>> Begin
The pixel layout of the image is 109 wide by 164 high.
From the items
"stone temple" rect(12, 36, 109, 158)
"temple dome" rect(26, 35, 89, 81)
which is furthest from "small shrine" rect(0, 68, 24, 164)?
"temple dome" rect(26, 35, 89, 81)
>> End
# Directive
Rewrite the records above as a Markdown table with the columns "Row" and "Line," giving each nonblank line its own row number and omitting blank lines.

# Expected output
| Row | Line |
|---|---|
| 1 | The pixel layout of the image is 109 wide by 164 high. |
| 2 | From the items |
| 3 | "stone temple" rect(12, 36, 109, 158) |
| 4 | "temple dome" rect(26, 35, 89, 81) |
| 5 | which is furthest from "small shrine" rect(0, 68, 24, 164)? |
| 6 | "temple dome" rect(26, 35, 89, 81) |